**Tarefa 1:**
Responda a estas perguntas sobre o excerto acerca de Gombrich e da representação artística:
(a) Segundo Gombrich, em que se encontra frequentemente o prazer de aprender?
(b) A que comparava Platão a arte pictórica?
(c) Em que mito se baseia a atitude de Platão?
**Tarefa 2:**
Com base no excerto sobre Gombrich e a representação artística, explique em uma a três frases por que motivo a atitude de Platão perante a pintura é considerada redutora.
**Tarefa 3:**
Prossiga, por favor, o texto sobre Gombrich e a representação artística a partir do ponto em que termina.

Gombrich inverte brilhantemente a situação e sugere que o prazer de aprender se encontra frequentemente, não no facto de se reconhecer o mundo nas imagens, mas em reconhecer efeitos pictóricos no mundo. Os artistas, de acordo com Gombrich, criam as suas próprias visões da realidade nos seus quadros, e nós descobrimos, com o prazer próprio da recognição, aspectos do mundo familiar e não pictórico de que anteriormente não nos apercebemos.
As representações artísticas da realidade "transfiguram-na" aos nossos olhos, não se limitam a "re-presentá-Ia": apresentam-na sob novos aspectos, criam novas maneiras de a ver. Gombrich sublinha que os artistas (mesmo os mais "realistas") não se limitam a copiar a realidade, mas que também a criam.
Platão tinha uma opinião negativa acerca da arte pictórica, comparando-a a um simples espelho do mundo e sustentando que os pintores nada mais faziam do que copiar aparências
ou imagens visuais. Esta atitude baseia-se no "mito do olhar inocente", menosprezando o facto de que qualquer olhar corresponde a ver como isto ou aquilo. Menospreza também o facto correspondente de que para representar o artista tem de "isolar e de seleccionar" e de que ao fazê-lo impõe a sua visão ao nosso mundo criando de novo para nós o nosso mundo.
Na nossa breve discussão acerca da expressão «vendo como ... » concentrámo-nos em ver o mundo como categorizado em termos de coisas e em ver os quadros como representações dessas coisas - gatos, edifícios, pessoas, sombras, etc. Mas não vemos as coisas simplesmente como coisas. Vemos paisagens - mas além disso vemo-las como serenas ou ameaçadoras, domesticadas ou selvagens, estáticas ou plenas de movimento. Vemos alguns contornos como rostos mas também podemos ver esses rastos como familiares ou estranhos, alegres ou tristes, a aparentando saúde ou anunciando que a morte se aproxima. E naquilo que "isolam e seleccionam" para representar, e no modo como o fazem, os artistas permitem-nos ver tais coisas diferentemente.

**Secção de dados:**

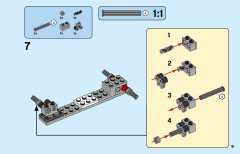 LEGO 31103 instructions page 9 – build guide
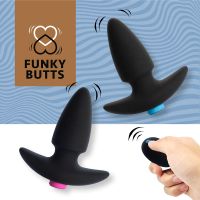 Лот: 24253873. Фото: 3. Набор анальных вибропробок FeelzToys... Красота и здоровье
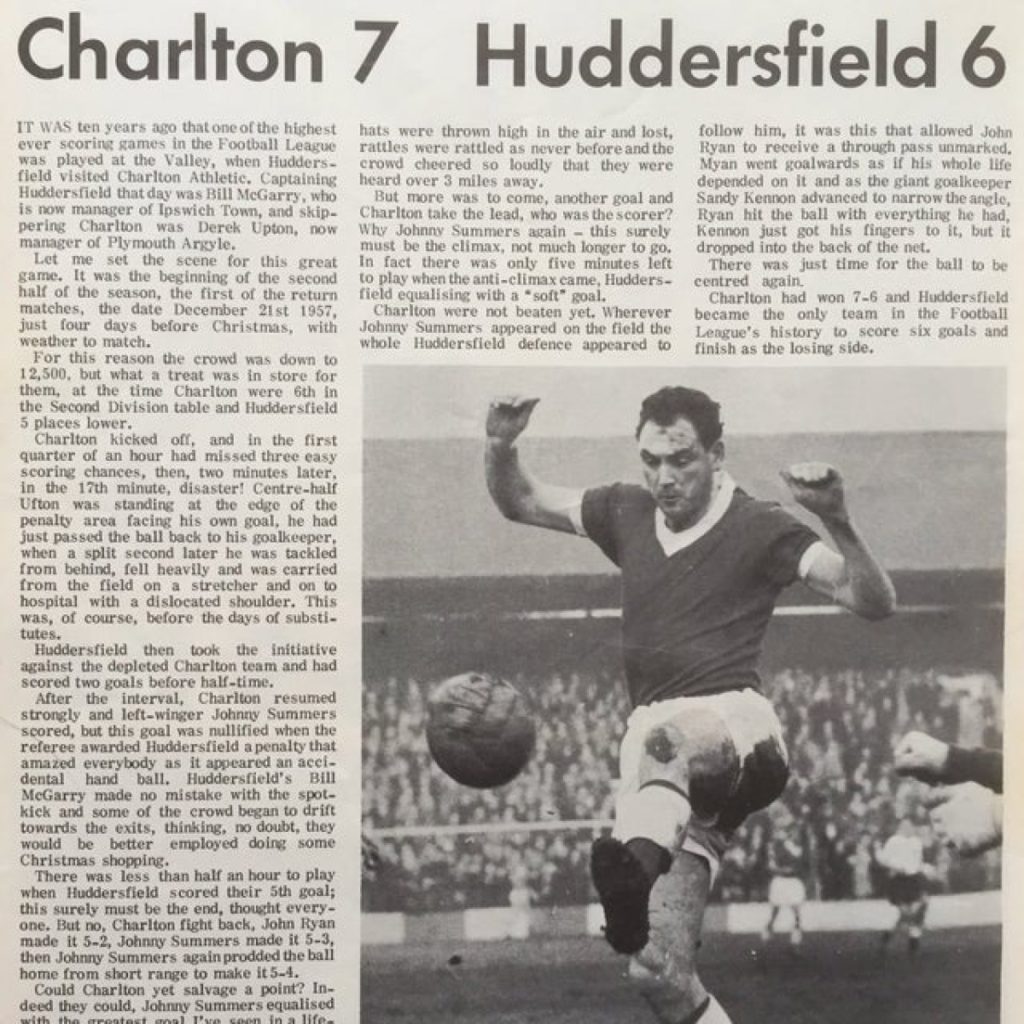charlton huddersfield la più grande rimonta storia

**Resultado da tarefa 1:**
(a) Em reconhecer efeitos pictóricos no mundo, e não no facto de se reconhecer o mundo nas imagens.
(b) A um simples espelho do mundo.
(c) No "mito do olhar inocente".

**Resultado da tarefa 2:**
A atitude de Platão baseia-se no "mito do olhar inocente" e menospreza o facto de que qualquer olhar corresponde a ver como isto ou aquilo. Menospreza também que, para representar, o artista tem de "isolar e de seleccionar". Ao fazê-lo, impõe a sua visão ao nosso mundo e cria-o de novo para nós.

**Resultado da tarefa 3:**
É útil lembrarmo-nos neste momento de que grande parte das pinturas "representativas" da arte ocidental não pretenderam copiar a realidade. E isso não se deve ao facto de que aquilo que representavam eram pessoas ou eventos que eles não viram ou não podiam ter visto. O que eles representaram foram coisas passadas embora assumidas como reais (todas as cenas da Bíblia, Sócrates a tomar a cicuta ou a falar aos seus discípulos), coisas pertencentes a um tempo futuro (todas as cenas do Dia do Juízo Final) ou simbólicas (os quatro cavaleiros do Apocalipse) ou, com maior ou menor extensão, imaginárias ou inventadas (tais como Rake's Progress ou cenas descrevendo batalhas ou outros eventos que se deram durante uma guerra; os artistas podem ter assistido a esses acontecimentos mas na maior parte dos casos não puderam fazê-lo). Ao representarem tais acontecimentos e pessoas, os artistas tiveram de escolher uma forma particular de os representar, uma forma parcialmente moldada pela sua imaginação criadora.
Mesmo em retratos ou em quadros sobre pessoas que se pode supor terem sido "copiados da realidade (no sentido em que o artista teria perante si a pessoa a ser retratada), as pessoas são orientadas para posarem de um certo modo, num determinado ambiente, etc. Aqui, uma determinada visão da realidade é criada mesmo antes de ser "copiada".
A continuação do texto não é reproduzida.